§ **To be done**
a) Please repeat word for word the section of the Safehold Form 8-K starting with "Title of each" and going on through "the Exchange Act.".
b) Write the next part of the Safehold Form 8-K, picking up right after its final sentence.

§ **Source document**
- - - - -
SECURITIES AND EXCHANGE COMMISSION

Washington, D.C. 20549

 

 

FORM 8-K

 

CURRENT REPORT

Pursuant to Section 13 or 15(d) of the Securities Exchange Act of 1934

 

Date of Report (Date of earliest event reported): March 25, 2026

 

 

Safehold Inc.

(Exact name of registrant as specified in its charter)

 

Maryland   001-15371   95-6881527
(State or other jurisdiction of
incorporation)
  (Commission File Number)   (IRS Employer Identification Number)

 

1114 Avenue of the Americas,  
39th Floor  
New York, New York 10036
(Address of principal executive offices) (Zip Code)

 

Registrant’s telephone number, including area code: (212) 930-9400

 

 

N/A

(Former name or former address, if changed since last report.)

 

Check the appropriate box below if the Form 8-K filing is intended to simultaneously satisfy the filing obligation of the registrant under any of the following provisions (see General Instruction A.2. below):

 

¨Written communications pursuant to Rule 425 under the Securities Act (17 CFR 230.425)

 

¨Soliciting material pursuant to Rule 14a-12 under the Exchange Act (17 CFR 240.14a-12)

 

¨Pre-commencement communications pursuant to Rule 14d-2(b) under the Exchange Act (17 CFR 240.14d-2(b))

 

¨Pre-commencement communications pursuant to Rule 13e-4(c) under the Exchange Act (17 CFR 240.13e-4(c))

 

Securities registered pursuant to Section 12(b) of the Act:

 

Title of each class   Trading Symbol(s)   Name of each exchange on which registered
Common Stock   SAFE   NYSE

 

Indicate by check mark whether the registrant is an emerging growth company as defined in Rule 405 of the Securities Act of 1933 (§230.405 of this chapter) or Rule 12b-2 of the Securities Exchange Act of 1934 (§240.12b-2 of this chapter).

 

Emerging growth company

 

If an emerging growth company, indicate by check mark if the registrant has elected not to use the extended transition period for complying with any new or revised financial accounting standards provided pursuant to Section 13(a) of the Exchange Act.

 

 

 

 

 

 

Item 8.01.Other Events.

 

On March 25, 2026, Safehold Inc. (the “Company”) filed with the U.S. Securities and Exchange Commission (the “SEC”) an automatic shelf registration statement on Form S-3ASR (File No. 333-294583) (the “New Registration Statement”) to replace the automatic shelf registration statement on Form S-3ASR (File No. 333-271113) filed with the SEC on April 4, 2023 (the “Prior Registration Statement”). The Prior Registration Statement was terminated upon the effectiveness of the New Registration Statement on March 25, 2025.
- - - - -
§ **Dataset extract**
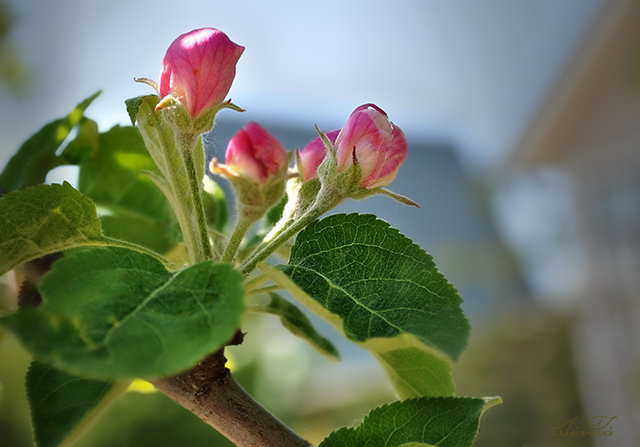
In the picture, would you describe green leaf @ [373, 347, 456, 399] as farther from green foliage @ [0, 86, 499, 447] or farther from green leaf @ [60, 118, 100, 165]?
green leaf @ [60, 118, 100, 165]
- - - - -
§ **Answers below**
a)
Title of each class   Trading Symbol(s)   Name of each exchange on which registered
Common Stock   SAFE   NYSE

 

Indicate by check mark whether the registrant is an emerging growth company as defined in Rule 405 of the Securities Act of 1933 (§230.405 of this chapter) or Rule 12b-2 of the Securities Exchange Act of 1934 (§240.12b-2 of this chapter).

 

Emerging growth company

 

If an emerging growth company, indicate by check mark if the registrant has elected not to use the extended transition period for complying with any new or revised financial accounting standards provided pursuant to Section 13(a) of the Exchange Act.

b)
 

In connection with the filing of the New Registration Statement, the Company filed (i) a prospectus supplement, dated March 25, 2026, to the prospectus forming part of the New Registration Statement covering the resale of up to 6,105,389 shares of the Company’s common stock, par value $0.01 per share (“Common Stock”), held by certain selling stockholders and (ii) a prospectus supplement, dated March 25, 2026, to the prospectus forming part of the New Registration Statement covering the resale of up to 4,248,435 shares of Common Stock held by certain other selling stockholders. The Company is filing this Current Report on Form 8-K to provide legal opinions of its counsel, Venable LLP, regarding the legality of the securities covered by the prospectus supplements described in clause (i) and clause (ii), which opinions are attached here to as Exhibits 5.1 and 5.2, respectively.

 

Item 9.01Financial Statements and Exhibits.

 

(d)Exhibits

 

 

Exhibit No. Description
   
Exhibit 5.1   Opinion of Venable LLP
   
Exhibit 5.2  Opinion of Venable LLP
   
Exhibit 23.1 Consent of Venable LLP (contained in opinion filed as Exhibit 5.1 hereto)
   
Exhibit 23.2 Consent of Venable LLP (contained in opinion filed as Exhibit 5.2 hereto)
   
Exhibit 104 Cover Page Interactive File (the cover page tags are embedded with the Inline XBRL document)

 

 

 

 

SIGNATURES

 

Pursuant to the requirements of the Securities Exchange Act of 1934, the Registrant has duly caused this Report to be signed on its behalf by the undersigned, hereunto duly authorized.

 

  Safehold Inc.
   
   
  By: /s/ Brett Asnas
    Name: Brett Asnas
    Title: Chief Financial Officer

 

Date: March 25, 2026

 

 

 

 

Exhibit 5.1

 

 

March 25, 2026

 

Safehold Inc.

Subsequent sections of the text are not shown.